Высокая массивная калитка захлопнулась. Я вернулся в дом и, чувствуя себя не у дел, робко уселся на свое место в коридоре, рядом с почтальоном, терпеливо ожидавшим окончания осмотра. Разговор на участке навел меня на мысль, что во всей этой истории почтальон, возможно, и не такое уж случайное лицо, как могло показаться вначале. На всякий случай я решил присматривать за ним. В гостиной слышались голоса, шелестели бумаги, шел разговор о каких–то актах, под которыми надлежало расписаться понятым.
— А мне, между прочим, идти пора, — сказал вдруг почтальон без особого дружелюбия в голосе. — Я же первый в милицию позвонил, и меня же, между прочим, задерживают. А у меня еще три письма не– разнесенных и «Сельская жизнь» с выигрышной таблицей, и мне идти нужно.
— А я такой же, как вы, — успокоил я почтальона. — Тоже вроде бы задержанный. Дело требует!

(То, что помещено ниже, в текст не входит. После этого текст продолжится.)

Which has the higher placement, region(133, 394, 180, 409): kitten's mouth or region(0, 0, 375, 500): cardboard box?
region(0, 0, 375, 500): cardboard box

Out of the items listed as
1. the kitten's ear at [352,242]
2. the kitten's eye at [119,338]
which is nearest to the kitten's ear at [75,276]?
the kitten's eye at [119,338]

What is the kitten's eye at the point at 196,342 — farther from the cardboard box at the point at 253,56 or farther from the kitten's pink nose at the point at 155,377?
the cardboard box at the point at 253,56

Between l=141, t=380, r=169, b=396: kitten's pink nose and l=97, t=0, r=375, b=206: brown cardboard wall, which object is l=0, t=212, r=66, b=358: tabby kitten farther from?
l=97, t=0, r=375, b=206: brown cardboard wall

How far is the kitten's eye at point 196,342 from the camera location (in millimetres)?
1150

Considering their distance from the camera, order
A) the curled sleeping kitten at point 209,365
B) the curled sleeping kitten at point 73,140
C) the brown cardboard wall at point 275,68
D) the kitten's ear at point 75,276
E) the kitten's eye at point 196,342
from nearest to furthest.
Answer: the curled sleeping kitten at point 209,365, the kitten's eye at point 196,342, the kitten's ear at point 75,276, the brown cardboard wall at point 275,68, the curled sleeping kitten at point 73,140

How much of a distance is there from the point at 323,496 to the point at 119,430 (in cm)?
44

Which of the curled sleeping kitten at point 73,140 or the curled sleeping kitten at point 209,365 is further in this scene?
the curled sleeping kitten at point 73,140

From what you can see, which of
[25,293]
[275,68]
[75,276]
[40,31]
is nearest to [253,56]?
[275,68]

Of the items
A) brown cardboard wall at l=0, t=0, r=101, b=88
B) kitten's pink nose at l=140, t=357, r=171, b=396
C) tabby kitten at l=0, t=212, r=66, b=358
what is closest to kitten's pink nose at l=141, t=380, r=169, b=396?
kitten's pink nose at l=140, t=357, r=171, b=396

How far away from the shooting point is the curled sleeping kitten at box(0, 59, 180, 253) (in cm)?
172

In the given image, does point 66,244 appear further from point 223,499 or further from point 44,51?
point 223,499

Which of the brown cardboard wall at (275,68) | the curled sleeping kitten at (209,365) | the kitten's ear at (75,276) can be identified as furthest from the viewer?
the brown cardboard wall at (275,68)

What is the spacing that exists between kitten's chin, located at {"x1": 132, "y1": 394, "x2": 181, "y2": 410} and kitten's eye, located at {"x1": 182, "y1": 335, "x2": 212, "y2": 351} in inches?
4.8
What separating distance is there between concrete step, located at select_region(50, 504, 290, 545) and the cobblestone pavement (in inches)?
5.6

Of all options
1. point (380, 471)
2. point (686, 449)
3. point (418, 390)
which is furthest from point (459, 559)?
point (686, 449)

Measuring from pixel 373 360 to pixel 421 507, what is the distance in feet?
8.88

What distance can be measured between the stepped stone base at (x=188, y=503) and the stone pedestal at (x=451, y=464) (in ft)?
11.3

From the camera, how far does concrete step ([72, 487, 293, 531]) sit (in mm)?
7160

— А! — почтальон опасливо отодвинулся и замолчал Ядовитый росток недоверия протянул к нам зеленые щупальца. «Вот она, атмосфера дома, где совершено преступление, — подумал я. — Подозрение бродит по комнатам, ищет жертву. И всегда ли бывает справедлив выбор?»
— Вот тут Рыжий Шкет и мог взять бутылку с кислотой, — донесся до меня возбужденный, с легкой хрипотцой голос лейтенанта Сковороденко. — Видите, в шкафу стоят химикаты. Он полез в шкаф за костюмом и схватил бутылку. Наклейка его подвела…

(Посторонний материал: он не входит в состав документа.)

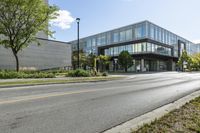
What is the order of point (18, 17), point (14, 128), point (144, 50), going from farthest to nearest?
point (144, 50) < point (18, 17) < point (14, 128)

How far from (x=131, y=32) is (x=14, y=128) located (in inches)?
2793

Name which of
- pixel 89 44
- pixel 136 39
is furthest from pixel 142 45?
pixel 89 44

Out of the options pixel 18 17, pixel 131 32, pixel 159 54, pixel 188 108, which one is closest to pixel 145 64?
pixel 159 54

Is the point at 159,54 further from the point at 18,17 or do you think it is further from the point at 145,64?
the point at 18,17

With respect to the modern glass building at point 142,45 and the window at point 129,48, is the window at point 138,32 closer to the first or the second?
the modern glass building at point 142,45

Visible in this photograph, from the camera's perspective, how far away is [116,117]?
7.17 m

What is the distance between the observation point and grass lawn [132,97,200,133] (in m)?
5.28

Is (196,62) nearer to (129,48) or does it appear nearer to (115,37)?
(129,48)

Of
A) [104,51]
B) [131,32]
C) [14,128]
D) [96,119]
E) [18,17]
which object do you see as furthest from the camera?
[104,51]

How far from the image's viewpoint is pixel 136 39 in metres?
71.9

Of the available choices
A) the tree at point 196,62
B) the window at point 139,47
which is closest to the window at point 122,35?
the window at point 139,47

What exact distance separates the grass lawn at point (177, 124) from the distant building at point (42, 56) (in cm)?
3810

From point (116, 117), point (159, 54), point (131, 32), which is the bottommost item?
point (116, 117)

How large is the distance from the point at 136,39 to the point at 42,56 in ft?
113
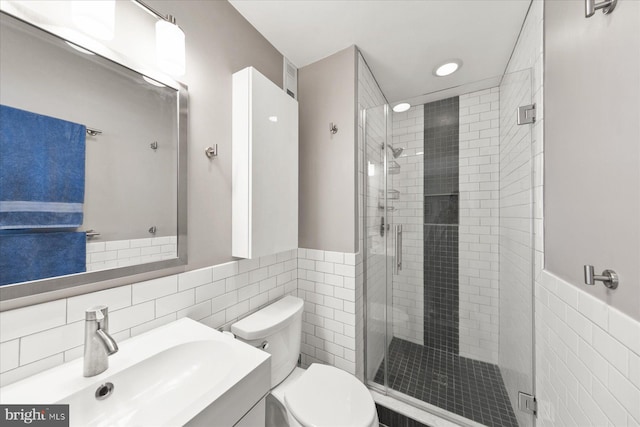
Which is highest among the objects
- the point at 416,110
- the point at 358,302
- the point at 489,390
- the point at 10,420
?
the point at 416,110

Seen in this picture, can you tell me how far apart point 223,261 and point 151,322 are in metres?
0.40

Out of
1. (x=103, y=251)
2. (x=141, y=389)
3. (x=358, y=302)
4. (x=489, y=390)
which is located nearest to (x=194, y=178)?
(x=103, y=251)

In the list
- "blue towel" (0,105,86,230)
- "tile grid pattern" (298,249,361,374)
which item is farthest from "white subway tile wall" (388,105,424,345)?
"blue towel" (0,105,86,230)

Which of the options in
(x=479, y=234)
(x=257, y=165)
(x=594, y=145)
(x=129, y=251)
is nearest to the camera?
(x=594, y=145)

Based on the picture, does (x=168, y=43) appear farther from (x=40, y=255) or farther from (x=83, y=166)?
(x=40, y=255)

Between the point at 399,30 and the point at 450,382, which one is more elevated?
the point at 399,30

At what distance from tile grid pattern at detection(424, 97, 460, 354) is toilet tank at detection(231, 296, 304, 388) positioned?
112 centimetres

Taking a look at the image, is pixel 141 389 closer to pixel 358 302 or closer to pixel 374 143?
pixel 358 302

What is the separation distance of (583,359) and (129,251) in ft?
5.55

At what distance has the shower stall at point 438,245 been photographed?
172 cm

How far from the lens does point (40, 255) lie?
0.71 m

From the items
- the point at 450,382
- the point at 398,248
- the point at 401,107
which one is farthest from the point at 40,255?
the point at 450,382

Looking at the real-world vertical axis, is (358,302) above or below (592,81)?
below

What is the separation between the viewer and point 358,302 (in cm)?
165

Сообщение, видимо, изменило весь ход осмотра. В спальне завязался оживленный разговор.
— Теперь все ясно, одно к одному, как в домино, — несколько раз повторил лейтенант.
Доктор вежливо, но язвительно возражал ему, отмечая, что расследовать преступление и «забивать козла» — не одно и то же. Чувствовалось, что эти люди привыкли спорить друг с другом: был бы повод.
Мы с почтальоном поглядывали друг на друга: «Когда же все разъяснится окончательно?»
Вскоре вернулся Павел.
— Насчет яда теперь понятно, — тут же обратился к нему Сковороденко. — Нашли кое–что! Решение простое…
— Что ж, проведем небольшое совещание, — сказал Павел. — И вы нам доложите.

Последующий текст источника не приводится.